Theriot was rushed back to the United States for three months of harsh treatments, signifying the end of his tour with the Peace Corps.
“Now they give you two pills, and it’s over,” he said. “Go figure.”
Theriot’s two-and-a-half years with the Peace Corps brought him face-to-face with former Presidents Kennedy and Lyndon B. Johnson, and he also remembers Shriver’s daughter, Maria, as a young girl.
As Theriot remembers his experience 46 years later, he recognizes the Peace Corps service exposed him to much more than the initial adventure.
“It has pretty well guided my life,” said Theriot, who resides in Catahoula. “And not just my life, but my business and the way I raised my family.”
His experience also pushed him to become fearless in his political views and allowed him to lobby for issues he believes in, he said.
“After the Peace Corps, I became a person who believes that no one on this planet should go to bed starving,” Theriot said.
-=-=-=-=-
» **EXERCISE REQUIREMENTS**
Print the section of the Peace Corps article starting with "As Theriot remembers" and going on through "in, he said.". The lines that come next are from a different source.

» **COLLECTED DATA**
-=-=-=-=-
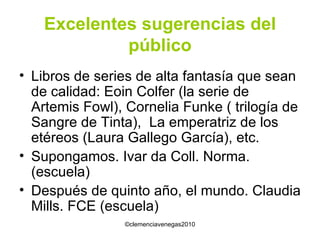 Excelentes sugerencias del público Libros de series de alta fantasía que sean de calidad: Eoin Colfer (la serie de Artemis Fowl), Cornelia Funke ( trilogía de Sangre de Tinta),  La emperatriz de los etéreos (Laura Gallego García), etc. Supongamos. Ivar da Coll. Norma.(escuela) Después de quinto año, el mundo. Claudia Mills. FCE (escuela)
-=-=-=-=-
» **RESPONSE AREA**
As Theriot remembers his experience 46 years later, he recognizes the Peace Corps service exposed him to much more than the initial adventure.
“It has pretty well guided my life,” said Theriot, who resides in Catahoula. “And not just my life, but my business and the way I raised my family.”
His experience also pushed him to become fearless in his political views and allowed him to lobby for issues he believes in, he said.